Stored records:
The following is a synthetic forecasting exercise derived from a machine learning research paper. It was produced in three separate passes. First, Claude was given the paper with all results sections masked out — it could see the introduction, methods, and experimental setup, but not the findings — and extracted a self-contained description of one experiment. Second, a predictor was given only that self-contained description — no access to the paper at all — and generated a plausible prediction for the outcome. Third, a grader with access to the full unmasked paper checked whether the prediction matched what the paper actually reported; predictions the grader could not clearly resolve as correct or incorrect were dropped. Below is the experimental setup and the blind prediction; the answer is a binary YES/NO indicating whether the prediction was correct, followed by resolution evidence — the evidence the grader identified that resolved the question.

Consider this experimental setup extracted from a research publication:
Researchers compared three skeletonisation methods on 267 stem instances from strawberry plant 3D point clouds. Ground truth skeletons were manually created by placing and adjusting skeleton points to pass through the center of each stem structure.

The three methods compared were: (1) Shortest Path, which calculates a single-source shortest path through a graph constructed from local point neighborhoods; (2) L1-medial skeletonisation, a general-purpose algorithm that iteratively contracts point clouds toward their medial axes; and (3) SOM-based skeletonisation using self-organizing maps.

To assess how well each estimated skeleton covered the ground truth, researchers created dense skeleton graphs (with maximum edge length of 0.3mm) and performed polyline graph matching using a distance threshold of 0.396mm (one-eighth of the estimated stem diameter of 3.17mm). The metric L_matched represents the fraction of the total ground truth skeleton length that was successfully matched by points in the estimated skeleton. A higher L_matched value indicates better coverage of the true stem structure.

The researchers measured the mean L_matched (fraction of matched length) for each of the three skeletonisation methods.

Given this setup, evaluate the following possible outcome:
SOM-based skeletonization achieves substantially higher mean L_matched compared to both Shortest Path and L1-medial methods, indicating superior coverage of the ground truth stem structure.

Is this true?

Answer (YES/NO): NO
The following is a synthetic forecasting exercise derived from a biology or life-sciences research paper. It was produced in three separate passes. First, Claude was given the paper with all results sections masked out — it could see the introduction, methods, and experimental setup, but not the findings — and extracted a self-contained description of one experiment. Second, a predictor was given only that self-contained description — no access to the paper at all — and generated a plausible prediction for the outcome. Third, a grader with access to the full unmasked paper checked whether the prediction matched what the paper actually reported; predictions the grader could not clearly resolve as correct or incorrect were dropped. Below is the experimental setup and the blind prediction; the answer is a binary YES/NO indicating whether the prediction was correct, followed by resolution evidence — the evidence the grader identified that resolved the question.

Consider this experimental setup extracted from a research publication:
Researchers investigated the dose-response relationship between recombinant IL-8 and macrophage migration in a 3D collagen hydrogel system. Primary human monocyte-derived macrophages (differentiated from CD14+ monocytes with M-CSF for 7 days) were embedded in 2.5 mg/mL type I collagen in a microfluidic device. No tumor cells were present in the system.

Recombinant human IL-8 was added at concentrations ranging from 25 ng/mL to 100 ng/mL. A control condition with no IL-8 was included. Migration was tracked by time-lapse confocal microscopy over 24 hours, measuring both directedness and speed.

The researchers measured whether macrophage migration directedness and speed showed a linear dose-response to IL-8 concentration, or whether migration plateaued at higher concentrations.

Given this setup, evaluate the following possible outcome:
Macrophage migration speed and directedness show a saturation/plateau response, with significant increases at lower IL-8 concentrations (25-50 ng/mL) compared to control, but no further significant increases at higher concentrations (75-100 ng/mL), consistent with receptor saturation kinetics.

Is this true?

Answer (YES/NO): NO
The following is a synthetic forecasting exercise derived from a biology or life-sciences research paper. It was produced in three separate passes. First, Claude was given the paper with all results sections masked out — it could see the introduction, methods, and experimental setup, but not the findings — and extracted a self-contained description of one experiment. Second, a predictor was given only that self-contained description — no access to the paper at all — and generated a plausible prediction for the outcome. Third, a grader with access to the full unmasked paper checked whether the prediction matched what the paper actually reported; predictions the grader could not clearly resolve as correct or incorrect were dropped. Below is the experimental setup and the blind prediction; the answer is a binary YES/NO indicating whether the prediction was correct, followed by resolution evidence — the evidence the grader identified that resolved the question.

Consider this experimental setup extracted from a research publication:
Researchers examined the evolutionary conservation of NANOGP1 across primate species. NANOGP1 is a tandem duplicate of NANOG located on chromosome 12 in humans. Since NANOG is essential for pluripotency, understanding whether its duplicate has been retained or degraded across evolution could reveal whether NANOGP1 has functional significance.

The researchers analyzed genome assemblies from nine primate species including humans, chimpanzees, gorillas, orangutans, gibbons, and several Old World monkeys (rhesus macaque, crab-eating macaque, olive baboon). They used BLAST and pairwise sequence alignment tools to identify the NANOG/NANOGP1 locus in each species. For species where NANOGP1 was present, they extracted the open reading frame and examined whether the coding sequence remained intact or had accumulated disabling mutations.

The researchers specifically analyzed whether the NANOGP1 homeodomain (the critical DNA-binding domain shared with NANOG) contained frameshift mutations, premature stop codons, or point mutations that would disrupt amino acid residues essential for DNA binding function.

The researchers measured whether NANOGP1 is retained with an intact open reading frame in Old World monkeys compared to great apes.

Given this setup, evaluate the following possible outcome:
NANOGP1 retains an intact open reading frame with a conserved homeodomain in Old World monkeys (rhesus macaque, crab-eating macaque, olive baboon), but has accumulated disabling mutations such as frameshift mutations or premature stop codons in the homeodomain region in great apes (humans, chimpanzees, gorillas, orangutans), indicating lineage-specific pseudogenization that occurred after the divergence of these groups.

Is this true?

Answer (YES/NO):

Exercise objective: If a line above holds the string "monkeys", return it as it stands.

Your solution:
The researchers analyzed genome assemblies from nine primate species including humans, chimpanzees, gorillas, orangutans, gibbons, and several Old World monkeys (rhesus macaque, crab-eating macaque, olive baboon). They used BLAST and pairwise sequence alignment tools to identify the NANOG/NANOGP1 locus in each species. For species where NANOGP1 was present, they extracted the open reading frame and examined whether the coding sequence remained intact or had accumulated disabling mutations.
The researchers measured whether NANOGP1 is retained with an intact open reading frame in Old World monkeys compared to great apes.
NANOGP1 retains an intact open reading frame with a conserved homeodomain in Old World monkeys (rhesus macaque, crab-eating macaque, olive baboon), but has accumulated disabling mutations such as frameshift mutations or premature stop codons in the homeodomain region in great apes (humans, chimpanzees, gorillas, orangutans), indicating lineage-specific pseudogenization that occurred after the divergence of these groups.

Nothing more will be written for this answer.